Note: the section on “Dating your MOTS Hawaiian” slated to run this month has been expanded to include all the Hawaiian/steels and will be in a future issue, along with closeups of the remaining six-string, eight-string, doubleneck, tripleneck and quadrupleneck sliders, not only in MOTS, but metal, wood, and lucite!

PART I: More MOTS Amplifiers
The author’s three-tube, 8″ permanent-magnet speaker 1946 Dickerson amp (discussed last month) that was lost in the mail ended up safe with a neighbor (over 10 days for priority mail, Merry Christmas!). This is an early post-WWII amp, with a speaker dated 1945 and the more rounded-edge shape and generic black handle of the small pre-WWII models. However, the grille “cloth” is not the heavy wire mesh expected, as seen on the Dickerson amp pictured in Richie Fliegler’s Amps, The Other Half Of Rock ‘N’ Roll (pg. 109, top right of group shot). It’s possible that amp is a leftover Delbert Dickerson model, but the logo decal points to post-WWII, as seen on all the ’46 to ’48 Hawaiians with the Dickerson brand name.

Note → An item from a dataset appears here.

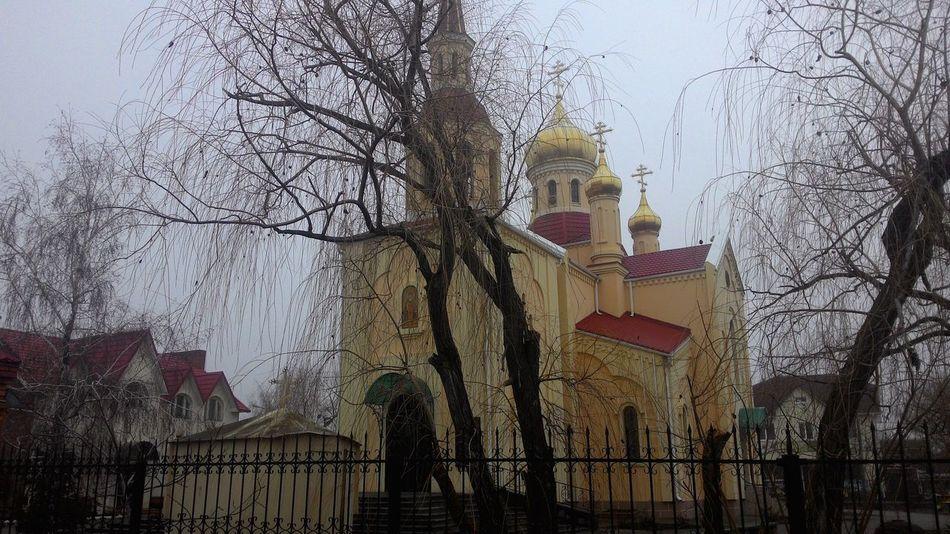 Mist temple Trees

Unfortunately, attempts to track the amp down have been futile.

A similar (but earlier) version is pictured in the Feb. ’98 issue of Guitar Player magazine (pg. 90) with the original stencilled Dickerson logo, first seen in ’38. While the earliest models (e.g. serial # 0010 from the cover of VG, Jan. ’98) had three stripes (call these Style 1), the amp in GP has only two stripes (Style 2), pointing to early ’40s. The stripeless example pictured in Fliegler’s Amps still has the original-type grille (Style 3), which was updated for the model pictured here in VG (Style 4).

Following this amp came the final pre-Magna version, having a new chrome “kitchen cabinet” handle, graphics that cover the entire grillecloth and a less-rounded cabinet with back panel ca. ’47. These were available with the Dickerson brand name, as well.

Both post-WWII Dickerson and early Magnatone used an interesting material to cover their speaker openings; window screen, just like on your back porch door. The majority of these grilles were covered in two-tone “fuzz” (black or purple on greyish brown). Unfortunately, the mohair-like base coat apparently blocks the passage of air, as in sound pressure, and gets literally blown out if the amp is played at “high” volume.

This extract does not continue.